**Written task**
Give the part of the entries that opens with the line containing "Out of the objects" and closes with the line containing "8966 millimetres" as a numbered list, leaving out blank lines and pictures.

**Record extracts**
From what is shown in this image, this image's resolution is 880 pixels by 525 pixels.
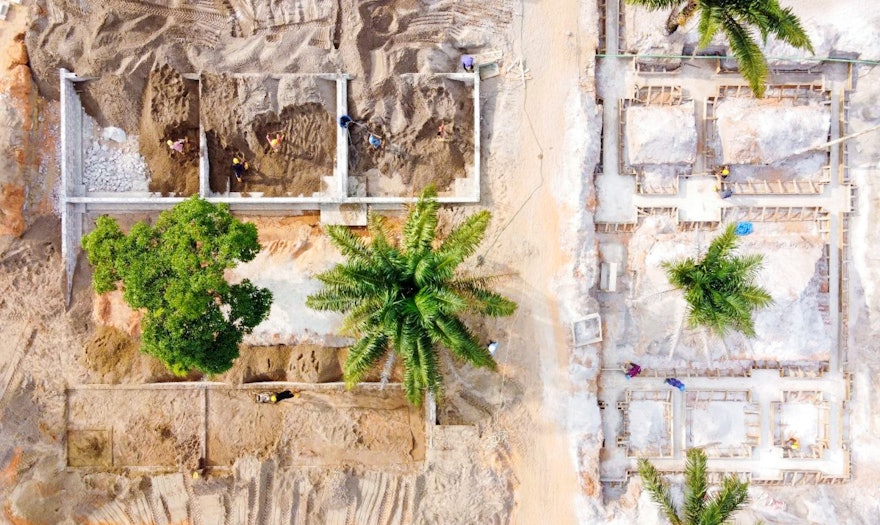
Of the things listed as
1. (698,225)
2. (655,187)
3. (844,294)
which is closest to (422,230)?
(655,187)

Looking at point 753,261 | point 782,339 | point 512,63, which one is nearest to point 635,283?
point 753,261

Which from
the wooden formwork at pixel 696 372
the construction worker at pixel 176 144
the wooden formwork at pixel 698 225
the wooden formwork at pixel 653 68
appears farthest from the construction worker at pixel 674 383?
the construction worker at pixel 176 144

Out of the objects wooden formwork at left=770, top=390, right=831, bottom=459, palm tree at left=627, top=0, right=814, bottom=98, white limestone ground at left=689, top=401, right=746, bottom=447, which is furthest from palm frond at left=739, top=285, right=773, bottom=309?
palm tree at left=627, top=0, right=814, bottom=98

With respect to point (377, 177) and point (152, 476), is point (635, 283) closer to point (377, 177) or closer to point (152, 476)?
point (377, 177)

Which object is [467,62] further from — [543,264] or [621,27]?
[543,264]

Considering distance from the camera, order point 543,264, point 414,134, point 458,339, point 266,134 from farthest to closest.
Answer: point 266,134 → point 414,134 → point 543,264 → point 458,339
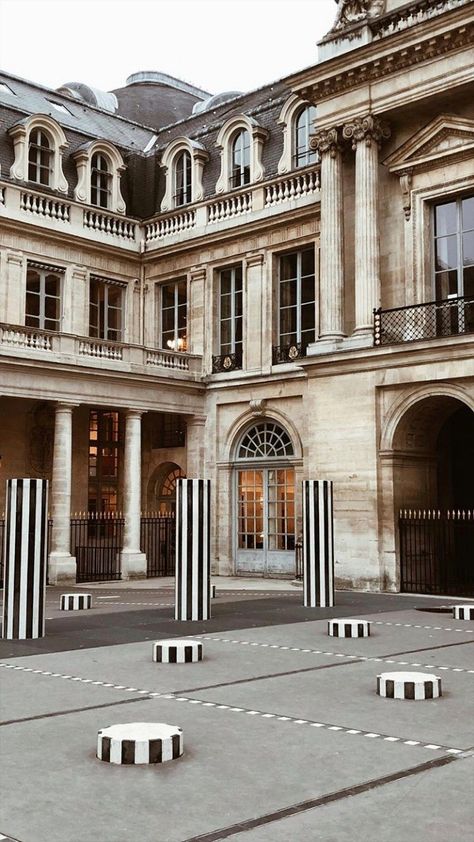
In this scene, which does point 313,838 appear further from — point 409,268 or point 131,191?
point 131,191

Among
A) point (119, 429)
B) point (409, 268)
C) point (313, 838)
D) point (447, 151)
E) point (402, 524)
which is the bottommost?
point (313, 838)

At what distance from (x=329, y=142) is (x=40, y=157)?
8966 millimetres

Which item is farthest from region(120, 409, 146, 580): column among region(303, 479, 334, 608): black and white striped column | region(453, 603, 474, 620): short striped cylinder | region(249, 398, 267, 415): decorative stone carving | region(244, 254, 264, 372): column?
region(453, 603, 474, 620): short striped cylinder

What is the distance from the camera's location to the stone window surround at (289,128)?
2614 cm

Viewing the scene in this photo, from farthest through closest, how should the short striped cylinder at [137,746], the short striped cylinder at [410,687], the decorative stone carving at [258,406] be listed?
the decorative stone carving at [258,406] → the short striped cylinder at [410,687] → the short striped cylinder at [137,746]

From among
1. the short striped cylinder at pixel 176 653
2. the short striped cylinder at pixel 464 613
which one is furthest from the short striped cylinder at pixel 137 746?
the short striped cylinder at pixel 464 613

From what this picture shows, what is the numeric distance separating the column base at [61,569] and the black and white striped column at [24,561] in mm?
10843

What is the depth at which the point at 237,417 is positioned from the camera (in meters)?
27.0

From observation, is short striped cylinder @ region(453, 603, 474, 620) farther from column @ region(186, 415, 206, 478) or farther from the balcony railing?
column @ region(186, 415, 206, 478)

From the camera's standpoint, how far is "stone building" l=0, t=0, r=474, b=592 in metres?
21.6

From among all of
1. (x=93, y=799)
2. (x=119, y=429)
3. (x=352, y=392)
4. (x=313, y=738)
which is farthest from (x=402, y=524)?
(x=93, y=799)

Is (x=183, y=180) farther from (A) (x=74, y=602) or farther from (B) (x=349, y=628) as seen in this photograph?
(B) (x=349, y=628)

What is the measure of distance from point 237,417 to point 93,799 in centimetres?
2167

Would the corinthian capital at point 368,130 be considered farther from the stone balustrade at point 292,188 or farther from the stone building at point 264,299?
→ the stone balustrade at point 292,188
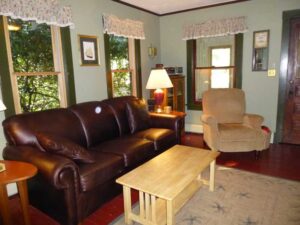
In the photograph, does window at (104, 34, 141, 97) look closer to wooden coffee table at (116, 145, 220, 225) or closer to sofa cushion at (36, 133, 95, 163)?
sofa cushion at (36, 133, 95, 163)

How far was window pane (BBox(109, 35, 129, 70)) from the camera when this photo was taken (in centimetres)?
375

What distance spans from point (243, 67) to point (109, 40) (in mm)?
2372

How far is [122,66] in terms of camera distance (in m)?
3.99

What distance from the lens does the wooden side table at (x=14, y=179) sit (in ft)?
5.46

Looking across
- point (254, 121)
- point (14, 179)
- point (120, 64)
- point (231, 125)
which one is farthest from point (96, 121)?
point (254, 121)

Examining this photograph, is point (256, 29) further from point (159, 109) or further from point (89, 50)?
point (89, 50)

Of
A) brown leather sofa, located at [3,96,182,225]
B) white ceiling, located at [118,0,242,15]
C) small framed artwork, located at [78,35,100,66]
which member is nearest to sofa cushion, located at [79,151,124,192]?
brown leather sofa, located at [3,96,182,225]

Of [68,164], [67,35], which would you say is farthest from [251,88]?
[68,164]

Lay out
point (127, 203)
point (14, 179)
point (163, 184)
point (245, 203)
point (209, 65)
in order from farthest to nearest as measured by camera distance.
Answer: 1. point (209, 65)
2. point (245, 203)
3. point (127, 203)
4. point (163, 184)
5. point (14, 179)

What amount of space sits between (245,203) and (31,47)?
289cm

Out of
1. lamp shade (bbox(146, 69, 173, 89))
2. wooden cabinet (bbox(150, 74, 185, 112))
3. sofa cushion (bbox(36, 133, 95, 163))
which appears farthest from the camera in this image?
wooden cabinet (bbox(150, 74, 185, 112))

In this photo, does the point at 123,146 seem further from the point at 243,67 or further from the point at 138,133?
the point at 243,67

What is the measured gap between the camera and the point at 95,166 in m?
2.07

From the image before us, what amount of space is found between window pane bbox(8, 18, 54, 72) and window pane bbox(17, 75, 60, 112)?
0.11m
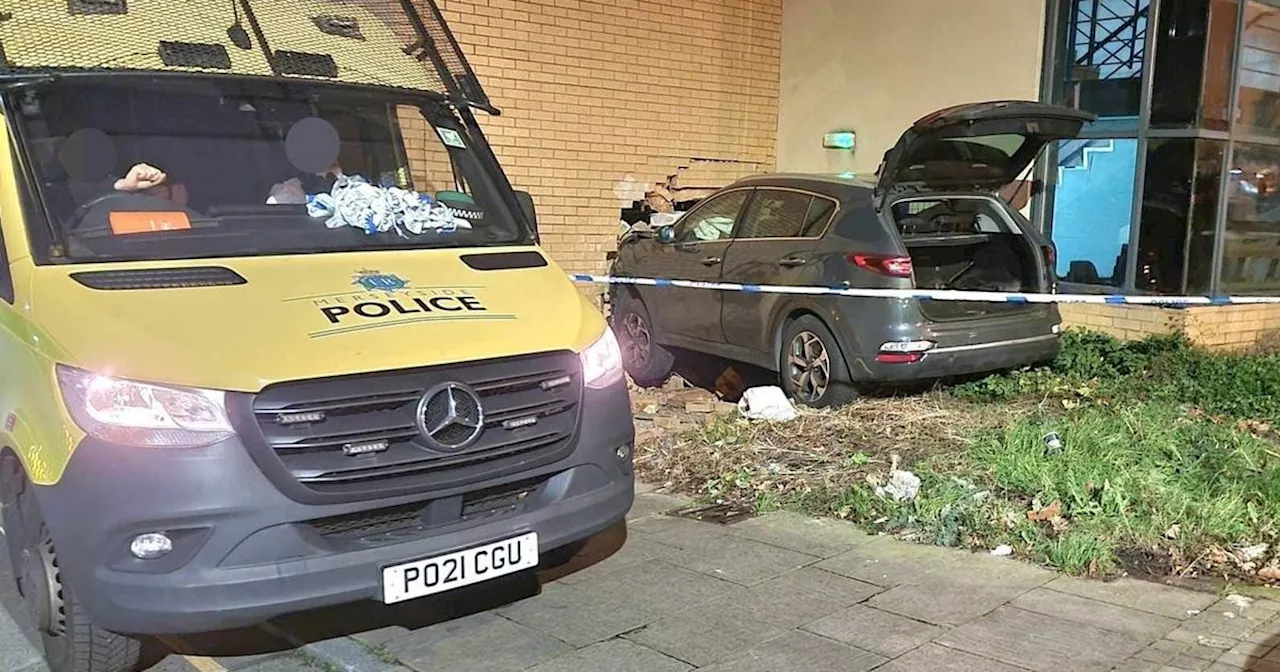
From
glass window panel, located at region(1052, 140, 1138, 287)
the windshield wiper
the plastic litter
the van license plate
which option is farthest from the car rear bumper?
the windshield wiper

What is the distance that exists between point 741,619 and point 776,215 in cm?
406

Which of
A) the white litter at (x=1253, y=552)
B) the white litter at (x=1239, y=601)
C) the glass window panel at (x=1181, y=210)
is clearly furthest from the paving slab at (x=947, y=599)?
the glass window panel at (x=1181, y=210)

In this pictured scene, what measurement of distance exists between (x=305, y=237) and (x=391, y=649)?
1601 mm

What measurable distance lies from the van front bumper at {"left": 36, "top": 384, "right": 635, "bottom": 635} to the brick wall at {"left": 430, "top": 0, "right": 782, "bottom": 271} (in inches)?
265

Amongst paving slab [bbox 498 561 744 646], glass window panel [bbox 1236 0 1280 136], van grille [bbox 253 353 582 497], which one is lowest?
paving slab [bbox 498 561 744 646]

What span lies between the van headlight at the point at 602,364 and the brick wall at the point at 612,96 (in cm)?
586

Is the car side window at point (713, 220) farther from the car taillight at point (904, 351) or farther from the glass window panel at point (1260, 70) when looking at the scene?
the glass window panel at point (1260, 70)

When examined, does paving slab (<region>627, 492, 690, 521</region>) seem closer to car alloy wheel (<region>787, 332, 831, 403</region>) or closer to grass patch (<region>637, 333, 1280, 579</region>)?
grass patch (<region>637, 333, 1280, 579</region>)

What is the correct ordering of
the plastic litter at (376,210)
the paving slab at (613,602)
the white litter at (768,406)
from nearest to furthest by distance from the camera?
the paving slab at (613,602) → the plastic litter at (376,210) → the white litter at (768,406)

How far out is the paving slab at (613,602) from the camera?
402 centimetres

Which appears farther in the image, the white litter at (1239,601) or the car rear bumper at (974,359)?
the car rear bumper at (974,359)

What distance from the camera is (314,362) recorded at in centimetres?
329

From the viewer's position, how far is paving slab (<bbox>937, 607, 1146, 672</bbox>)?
3.66m

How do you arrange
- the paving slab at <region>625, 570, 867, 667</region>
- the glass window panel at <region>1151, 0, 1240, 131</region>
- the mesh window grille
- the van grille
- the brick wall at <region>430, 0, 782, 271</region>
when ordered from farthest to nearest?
the brick wall at <region>430, 0, 782, 271</region>
the glass window panel at <region>1151, 0, 1240, 131</region>
the mesh window grille
the paving slab at <region>625, 570, 867, 667</region>
the van grille
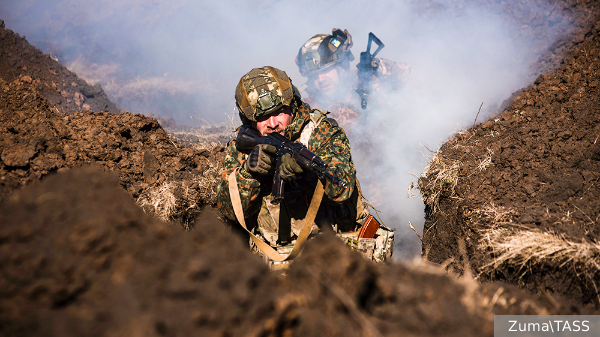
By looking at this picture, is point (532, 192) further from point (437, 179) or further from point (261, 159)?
point (261, 159)

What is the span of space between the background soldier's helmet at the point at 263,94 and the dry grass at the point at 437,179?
1.94 metres

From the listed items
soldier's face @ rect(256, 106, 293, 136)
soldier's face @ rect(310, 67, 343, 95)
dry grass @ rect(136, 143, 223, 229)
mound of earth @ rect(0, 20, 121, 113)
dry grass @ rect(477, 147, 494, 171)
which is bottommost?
dry grass @ rect(136, 143, 223, 229)

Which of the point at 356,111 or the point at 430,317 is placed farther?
the point at 356,111

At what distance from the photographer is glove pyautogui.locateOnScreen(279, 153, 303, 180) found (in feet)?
9.13

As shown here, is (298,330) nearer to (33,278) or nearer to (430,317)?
(430,317)

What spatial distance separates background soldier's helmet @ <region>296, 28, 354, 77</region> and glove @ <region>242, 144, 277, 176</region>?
442 inches

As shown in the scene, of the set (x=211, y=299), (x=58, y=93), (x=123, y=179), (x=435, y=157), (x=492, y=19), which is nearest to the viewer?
(x=211, y=299)

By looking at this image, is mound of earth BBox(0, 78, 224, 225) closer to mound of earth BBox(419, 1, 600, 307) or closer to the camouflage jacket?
the camouflage jacket

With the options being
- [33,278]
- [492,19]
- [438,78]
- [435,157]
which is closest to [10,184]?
[33,278]

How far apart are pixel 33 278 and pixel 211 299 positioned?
0.53 m

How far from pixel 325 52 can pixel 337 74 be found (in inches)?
53.4

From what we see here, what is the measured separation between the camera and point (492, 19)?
42.3 ft

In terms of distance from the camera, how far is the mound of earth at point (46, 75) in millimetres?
8555

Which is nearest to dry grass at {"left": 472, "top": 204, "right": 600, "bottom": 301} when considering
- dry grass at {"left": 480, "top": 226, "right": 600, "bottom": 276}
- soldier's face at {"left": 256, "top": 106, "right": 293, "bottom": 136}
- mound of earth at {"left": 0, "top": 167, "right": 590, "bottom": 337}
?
dry grass at {"left": 480, "top": 226, "right": 600, "bottom": 276}
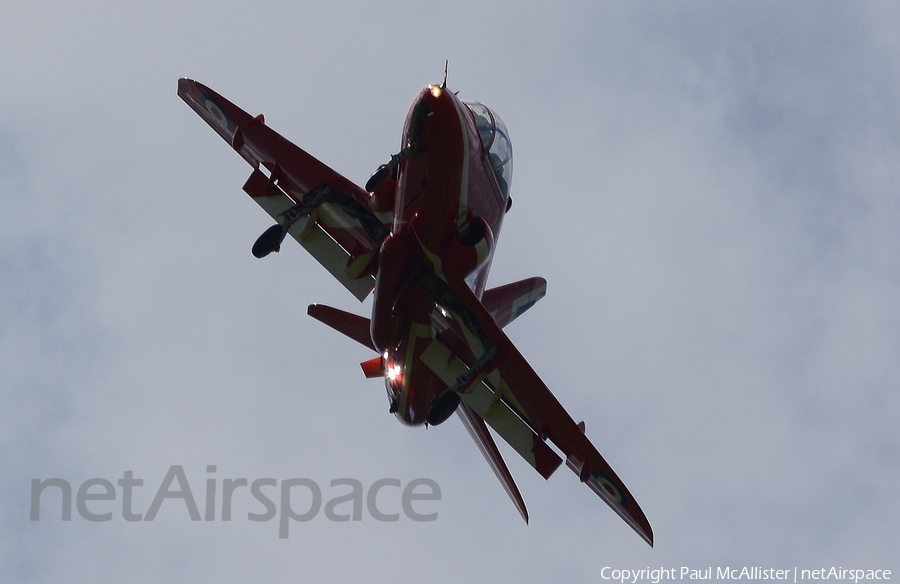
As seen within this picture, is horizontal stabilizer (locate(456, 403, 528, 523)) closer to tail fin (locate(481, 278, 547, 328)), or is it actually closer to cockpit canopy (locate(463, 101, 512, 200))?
tail fin (locate(481, 278, 547, 328))

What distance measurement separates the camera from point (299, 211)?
99.4 ft

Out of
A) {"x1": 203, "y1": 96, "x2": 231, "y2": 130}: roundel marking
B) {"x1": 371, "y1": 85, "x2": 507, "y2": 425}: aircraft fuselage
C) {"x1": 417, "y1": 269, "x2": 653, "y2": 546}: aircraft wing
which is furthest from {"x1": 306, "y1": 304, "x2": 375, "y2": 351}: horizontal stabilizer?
{"x1": 203, "y1": 96, "x2": 231, "y2": 130}: roundel marking

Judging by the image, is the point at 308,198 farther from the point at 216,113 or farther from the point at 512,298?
the point at 512,298

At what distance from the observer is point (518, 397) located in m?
31.3

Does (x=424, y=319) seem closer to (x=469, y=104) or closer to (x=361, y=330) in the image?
(x=361, y=330)

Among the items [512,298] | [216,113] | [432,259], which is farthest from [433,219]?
[216,113]

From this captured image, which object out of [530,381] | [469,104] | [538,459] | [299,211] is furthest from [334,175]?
[538,459]

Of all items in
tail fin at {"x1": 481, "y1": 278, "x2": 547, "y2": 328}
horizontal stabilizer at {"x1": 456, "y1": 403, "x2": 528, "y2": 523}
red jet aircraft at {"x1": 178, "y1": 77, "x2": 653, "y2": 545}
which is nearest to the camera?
red jet aircraft at {"x1": 178, "y1": 77, "x2": 653, "y2": 545}

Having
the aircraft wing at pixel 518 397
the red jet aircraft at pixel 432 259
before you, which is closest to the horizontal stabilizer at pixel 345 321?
the red jet aircraft at pixel 432 259

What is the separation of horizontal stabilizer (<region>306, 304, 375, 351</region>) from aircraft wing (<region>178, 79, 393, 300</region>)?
1226mm

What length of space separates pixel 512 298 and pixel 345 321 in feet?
16.6

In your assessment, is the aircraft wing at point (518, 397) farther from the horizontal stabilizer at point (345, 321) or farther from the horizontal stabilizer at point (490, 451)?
the horizontal stabilizer at point (345, 321)

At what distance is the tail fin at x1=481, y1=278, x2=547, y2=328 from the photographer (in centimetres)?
3381

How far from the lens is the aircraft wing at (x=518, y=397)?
95.1 feet
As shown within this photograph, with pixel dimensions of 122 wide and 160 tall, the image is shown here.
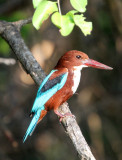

**Task response**
1. Out of the objects wooden formwork at left=770, top=390, right=831, bottom=459, palm tree at left=627, top=0, right=814, bottom=98, white limestone ground at left=689, top=401, right=746, bottom=447, which is furthest from palm frond at left=739, top=285, right=773, bottom=309?
2. palm tree at left=627, top=0, right=814, bottom=98
3. With respect to point (377, 177) and point (152, 476), is point (635, 283) closer to point (377, 177) or closer to point (152, 476)?
4. point (377, 177)
5. Which object is [467,62] further from — [543,264] or [621,27]?
6. [543,264]
7. Considering distance from the camera, order point 543,264, point 414,134, point 458,339, point 266,134 from farthest to closest.
8. Answer: point 266,134 → point 414,134 → point 543,264 → point 458,339
9. In this scene, which does point 313,838 appear further from — point 409,268 or point 131,191?
10. point 131,191
11. Among
12. A) point (119, 429)
13. B) point (409, 268)
14. C) point (313, 838)
15. D) point (447, 151)
16. E) point (402, 524)
17. which is the bottommost?
18. point (313, 838)
19. At what distance from (x=329, y=142) is (x=40, y=157)?
20. 8966 millimetres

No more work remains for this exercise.